Textauszug
Zum Hauptinhalt springen

Februar 2024

Loslassen und Durchhalten – von der Ressource sanfter Entschlossenheit

Wenn Sie eine anstrengendere Phase durchleben und es wird Ihnen irgendwie zu viel – was machen Sie dann? Vielleicht das, was ich von vielen Menschen und auch von mir selbst kenne. Wir sagen uns dann: Jetzt muss ich aber mal raus, den Kopf frei kriegen, etwas ganz anderes machen, mich erholen ...

Manchmal nehmen wir dann eine kurze Auszeit, machen einen Spaziergang, ein paar Dehnübungen, eine kleine Meditation oder vielleicht auch nur ein kurzes Schläfchen.  Und manchmal ist es auch mehr, eine Kur oder ein Urlaub. Bei mir ist es – nach einer sehr stressigen Zeit – ein Urlaub im Februar, vor dem ich, während ich Ihnen das schreibe, unmittelbar stehe.

Ich freue mich sehr darauf, und so ein Urlaub macht ja auch wirklich Sinn, und wenn es gut läuft, haben wir nachher vielleicht auch eine neue Perspektive auf die Dinge, die uns belastet haben, weil der Abstand uns gut getan hat. Auch die Fähigkeit zum Loslassen ist eine der uns zur Verfügung stehenden Ressourcen, von denen ich hier im Blog in den letzten Monaten schon einige vorgestellt habe.

Aber zuweilen ist es leider auch so, dass wir aus der Auszeit, so schön sie auch war, zurückkehren, und nach einem Tag sind wir so gestresst wie vorher und wir haben das Gefühl, wir wären nie weggewesen. Woran liegt das? Ich denke, es hat damit zu tun, dass das Loslassen auch seine Risiken und Nebenwirkungen haben kann.

Deswegen möchte ich es lieber mit dem Durchhaltevermögen zu einer Form von sanfter Entschlossenheit verknüpfen.

Ja, Sie haben recht, Loslassen und Durchhalten, das klingt ein wenig wie ein Widerspruch. Grund genug, das wir uns das vor meinem Urlaub noch einmal genauer anschauen. Damit es Ihnen nach Ihrer nächsten Pause anders ergeht – und mir nach meinem Urlaub hoffentlich auch.

Datenauszug
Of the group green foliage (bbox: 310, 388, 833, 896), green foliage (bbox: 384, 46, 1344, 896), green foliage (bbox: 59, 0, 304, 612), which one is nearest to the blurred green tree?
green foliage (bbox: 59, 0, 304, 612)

Aufgaben
1 – In welchem Monat beginnt laut dem Text über Loslassen und Durchhalten der Urlaub nach der stressigen Zeit?
2 – Führen Sie den Text über Loslassen und Durchhalten ab seinem letzten Satz weiter.

Erwartete Antworten
1 – Im Februar.

2 –
Durchbeißen

Entschlossenheit? Sie hat bei den meisten von uns einen etwas zwiespältigen Ruf. Einerseits wissen wir, dass sie oft dabei hilft, Ziele zu erreichen oder Veränderungen anzugehen, aber für viele Menschen hat sie auch schnell etwas von einer Form von Verbissenheit, die in dem Begriff „sich durchbeißen“ eine sehr prägnante Formel gefunden hat.

Und tatsächlich haben wir in der Regel alle, wenn wir uns mit etwas beschäftigen, es aber nicht so läuft, wie wir uns das vorgestellt haben, so einen Hang dazu, die Zähne zusammenzubeißen und uns einfach noch mehr anzustrengen – nach dem Motto: „Try harder!“ Manchmal kann das tatsächlich funktionieren, auch im Alltag: wenn Sie etwa einen Kochtopf reinigen und da ist noch ein hartnäckiger Fleck, der sich Ihren Bemühungen widersetzt. Dann schrubben Sie ein bisschen intensiver, vielleicht nehmen Sie noch den härteren Schwamm und drücken mit dem noch ein wenig stärker, und dann ist der Fleck mit großer Wahrscheinlichkeit irgendwann weg. Sie wundern sich vielleicht nur darüber, dass Ihr Arm ein paar Stunden noch ein wenig schmerzt.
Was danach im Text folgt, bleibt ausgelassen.